Records to process:
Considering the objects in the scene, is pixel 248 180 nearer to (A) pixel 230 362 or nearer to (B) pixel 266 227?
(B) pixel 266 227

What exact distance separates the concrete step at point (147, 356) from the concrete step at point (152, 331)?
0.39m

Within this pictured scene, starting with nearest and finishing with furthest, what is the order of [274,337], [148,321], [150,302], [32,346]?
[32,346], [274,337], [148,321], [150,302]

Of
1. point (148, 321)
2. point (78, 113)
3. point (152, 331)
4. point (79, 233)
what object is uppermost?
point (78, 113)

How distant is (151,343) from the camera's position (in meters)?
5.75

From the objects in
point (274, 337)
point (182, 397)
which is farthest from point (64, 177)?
---
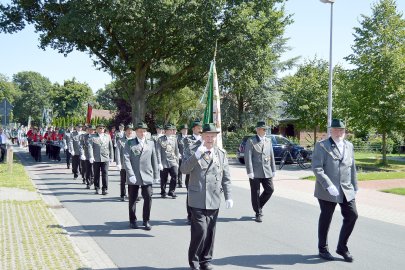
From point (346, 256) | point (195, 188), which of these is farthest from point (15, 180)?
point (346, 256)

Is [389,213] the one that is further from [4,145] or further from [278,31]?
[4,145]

Task brief:
Give everything in the data above, from the line containing "From the objects in" down through the line containing "which is farthest from point (64, 177)?", as a numbered list, and leave out any blank lines.

Answer for this exercise:
1. From the objects in
2. point (274, 337)
3. point (182, 397)
4. which is farthest from point (64, 177)?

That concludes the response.